------ TESTO CITATO

Episodi di questo tipo non hanno trovato nel passato recente – inclusi quelli di Genova – una reazione punitiva adeguata nel nostro Paese, perché, pur avendo ratificato la Convenzione delle Nazioni Unite contro la tortura sin dalla fine degli anni Ottanta e, quindi, sottoscritto l’obbligo a perseguire adeguatamente tali comportamenti, non si era mai introdotta nel codice penale una fattispecie specifica rubricata come “tortura”. Il nostro sistema penale perseguiva tali atti ricorrendo a ipotesi incriminatrici più deboli – dalle lesioni aggravate all’abuso di autorità contro arrestati o detenuti, alla violenza privata – che, oltre a non rendere esplicita la gravità intrinseca della tortura, sono soggette a breve prescrizione. Da qui, le diverse condanne del nostro Paese da parte della Corte di Strasburgo, per aver violato quell’obbligo inderogabile contenuto nell’art. 3 della Convenzione europea dei diritti umani che vieta maltrattamenti e tortura e che implica il corrispondente obbligo a indagare adeguatamente i casi di supposta tortura e, se accertati, a sanzionare adeguatamente i responsabili.
 
Questo è il contesto in cui è maturata la necessaria introduzione di un reato specifico nel codice: un percorso lungo, durato più di trent’anni, con molti interlocutori che ritenevano – e tuttora forse ritengono – che l’opacità giovi all’azione delle Forze di polizia e che un reato specifico costituisca un attacco al loro operare, non capendone invece il valore intrinseco proprio quale criterio distintivo tra l’azione della stragrande maggioranza che opera correttamente e quella di coloro che offendono il valore costituzionale della propria divisa. Soprattutto non capendo come il valore culturale dell’introduzione di quel reato – quantunque formulato in modo “claudicante” dal punto di vista linguistico e da quello della sua stretta aderenza alla definizione della tortura consegnataci dalle Convenzioni internazionali – costituisca un passo importante per la pienezza dei diritti di ogni persona e per il profilo democratico del nostro ordinamento. Le inchieste di questi anni, dopo la sua approvazione nel 2017, danno conferma dell’importanza della scelta fatta allora, approvando un testo che è, comunque, di mediazione e che costituisce la base per l’azione della magistratura verso la costruzione di una giurisprudenza pienamente aderente alla configurazione internazionalmente definita della tortura.

------------

_ESERCIZI:_
a: In che anno è stato approvato il reato di tortura, secondo il brano sul reato di tortura?
b: Perché, secondo il brano sul reato di tortura, le ipotesi incriminatrici usate in precedenza erano inadeguate a perseguire questi atti?
c: Prosegui il brano sul reato di tortura dopo la sua ultima frase.
Il materiale che segue non è necessario.

------ MATERIALE FORNITO

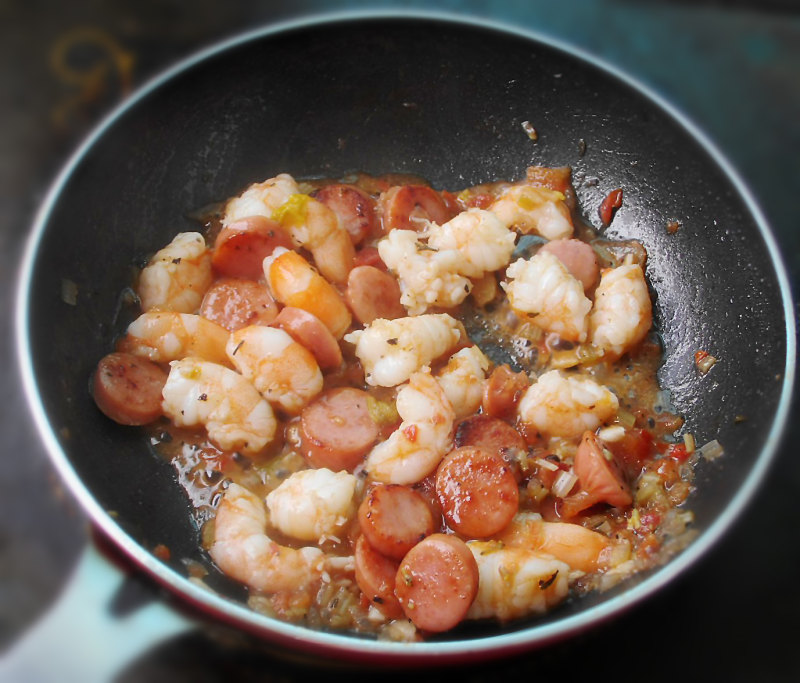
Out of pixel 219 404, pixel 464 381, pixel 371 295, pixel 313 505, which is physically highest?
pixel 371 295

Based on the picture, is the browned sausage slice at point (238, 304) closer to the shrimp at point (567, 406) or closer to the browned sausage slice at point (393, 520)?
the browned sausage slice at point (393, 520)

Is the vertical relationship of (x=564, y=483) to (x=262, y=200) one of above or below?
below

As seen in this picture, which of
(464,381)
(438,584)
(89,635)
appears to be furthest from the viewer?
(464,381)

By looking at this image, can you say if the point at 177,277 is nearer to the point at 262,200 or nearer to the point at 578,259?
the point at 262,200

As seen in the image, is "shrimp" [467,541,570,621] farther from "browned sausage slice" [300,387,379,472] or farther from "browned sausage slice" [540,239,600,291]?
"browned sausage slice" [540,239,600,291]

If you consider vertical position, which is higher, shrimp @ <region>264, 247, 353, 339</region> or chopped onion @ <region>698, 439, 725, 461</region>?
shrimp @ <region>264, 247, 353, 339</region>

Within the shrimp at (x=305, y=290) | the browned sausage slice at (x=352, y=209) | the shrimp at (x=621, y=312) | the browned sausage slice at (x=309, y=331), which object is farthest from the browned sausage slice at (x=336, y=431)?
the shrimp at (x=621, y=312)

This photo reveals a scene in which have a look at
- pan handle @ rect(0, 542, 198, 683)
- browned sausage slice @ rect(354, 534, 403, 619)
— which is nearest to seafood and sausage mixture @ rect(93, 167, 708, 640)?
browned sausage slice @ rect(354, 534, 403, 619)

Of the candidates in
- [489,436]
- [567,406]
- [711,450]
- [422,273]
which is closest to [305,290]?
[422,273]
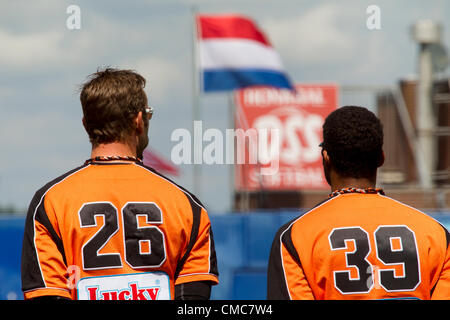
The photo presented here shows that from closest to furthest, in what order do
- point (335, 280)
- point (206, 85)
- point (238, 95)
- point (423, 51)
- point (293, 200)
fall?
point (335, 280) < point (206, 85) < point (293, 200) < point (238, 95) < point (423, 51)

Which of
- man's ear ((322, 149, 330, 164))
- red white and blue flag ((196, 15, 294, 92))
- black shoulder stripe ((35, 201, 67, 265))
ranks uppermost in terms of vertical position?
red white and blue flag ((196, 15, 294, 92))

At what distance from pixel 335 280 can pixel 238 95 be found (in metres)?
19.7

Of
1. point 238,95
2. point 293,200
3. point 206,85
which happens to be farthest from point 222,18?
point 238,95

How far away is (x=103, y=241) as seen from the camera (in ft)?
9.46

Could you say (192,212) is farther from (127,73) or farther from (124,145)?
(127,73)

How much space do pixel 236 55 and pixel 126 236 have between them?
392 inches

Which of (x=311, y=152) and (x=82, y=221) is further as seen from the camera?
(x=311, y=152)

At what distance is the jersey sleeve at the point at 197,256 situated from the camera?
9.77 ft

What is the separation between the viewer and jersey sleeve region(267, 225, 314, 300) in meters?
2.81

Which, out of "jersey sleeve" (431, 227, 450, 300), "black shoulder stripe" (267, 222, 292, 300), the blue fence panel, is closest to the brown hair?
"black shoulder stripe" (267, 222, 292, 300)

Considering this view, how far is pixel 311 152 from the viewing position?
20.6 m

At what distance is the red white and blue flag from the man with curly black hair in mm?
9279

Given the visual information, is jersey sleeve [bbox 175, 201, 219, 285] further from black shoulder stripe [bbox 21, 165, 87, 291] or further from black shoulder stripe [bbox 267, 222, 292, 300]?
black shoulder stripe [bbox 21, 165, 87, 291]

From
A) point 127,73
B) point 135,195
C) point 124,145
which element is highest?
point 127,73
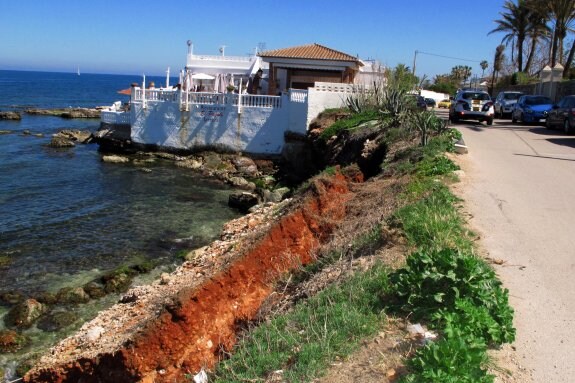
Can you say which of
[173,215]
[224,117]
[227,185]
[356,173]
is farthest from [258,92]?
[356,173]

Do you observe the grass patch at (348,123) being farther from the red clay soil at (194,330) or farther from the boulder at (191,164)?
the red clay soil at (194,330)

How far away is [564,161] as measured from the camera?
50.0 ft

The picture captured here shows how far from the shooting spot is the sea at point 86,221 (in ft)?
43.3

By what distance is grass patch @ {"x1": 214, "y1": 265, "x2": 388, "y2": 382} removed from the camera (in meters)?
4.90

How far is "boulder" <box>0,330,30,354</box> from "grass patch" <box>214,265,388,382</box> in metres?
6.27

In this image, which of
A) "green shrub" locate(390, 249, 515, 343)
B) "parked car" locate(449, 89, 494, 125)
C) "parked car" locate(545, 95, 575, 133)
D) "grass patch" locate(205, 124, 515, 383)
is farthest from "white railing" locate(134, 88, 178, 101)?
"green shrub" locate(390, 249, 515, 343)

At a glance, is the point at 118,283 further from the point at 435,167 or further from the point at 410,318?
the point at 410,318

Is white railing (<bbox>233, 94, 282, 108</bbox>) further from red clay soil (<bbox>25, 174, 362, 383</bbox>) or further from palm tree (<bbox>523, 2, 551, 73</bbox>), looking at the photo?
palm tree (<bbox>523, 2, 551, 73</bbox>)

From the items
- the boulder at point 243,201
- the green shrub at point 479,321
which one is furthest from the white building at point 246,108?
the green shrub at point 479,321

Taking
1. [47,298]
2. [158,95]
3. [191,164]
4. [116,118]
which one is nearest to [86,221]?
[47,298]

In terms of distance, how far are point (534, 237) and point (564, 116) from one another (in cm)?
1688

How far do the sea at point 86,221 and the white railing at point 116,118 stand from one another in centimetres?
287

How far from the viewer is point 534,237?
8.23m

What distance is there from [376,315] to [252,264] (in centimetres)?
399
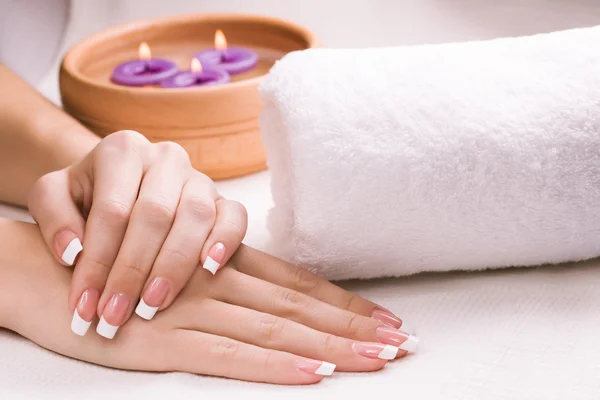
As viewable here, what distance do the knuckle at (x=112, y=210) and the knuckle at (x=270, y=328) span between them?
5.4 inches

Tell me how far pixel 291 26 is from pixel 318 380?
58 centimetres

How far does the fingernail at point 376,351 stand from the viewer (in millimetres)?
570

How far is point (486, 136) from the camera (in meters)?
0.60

------------

_SOLUZIONI:_
a: Nel 2017.

b: Si trattava di reati più deboli, come le lesioni aggravate, l'abuso di autorità contro arrestati o detenuti e la violenza privata. Non rendevano esplicita la gravità intrinseca della tortura ed erano soggetti a breve prescrizione.

c:
 
Per questo, la tardiva conquista non può vedere passi all’indietro. E la discussione, piuttosto sciatta, che qualcuno ha recentemente sollevato per ritoccare la norma perché rischierebbe di diminuire l’incisività degli strumenti d’indagine delle Forze di polizia, ha l’inaccettabile retrogusto della richiesta di “mani libere” e di un ritorno al passato. Anche il versante più raffinato della discussione, introdotto dal ministro della Giustizia nel rispondere in Parlamento a una specifica domanda e tendente a trasformare il dolo generico – così come ora è previsto – in dolo specifico – con l’indicazione della motivazione e della finalità dell’infliggere sofferenza e umiliazione – è attualmente improprio e prematuro. Saranno solo l’impiego della norma per un certo numero di anni, la sua capacità nella repressione e nella prevenzione di comportamenti violenti e gli esiti dei dibattiti nelle aule di giustizia a indicare la necessità o meno di un qualsiasi intervento emendativo.
 
di Mauro Palma, Presidente del Garante nazionale dei diritti delle persone private della libertà personale.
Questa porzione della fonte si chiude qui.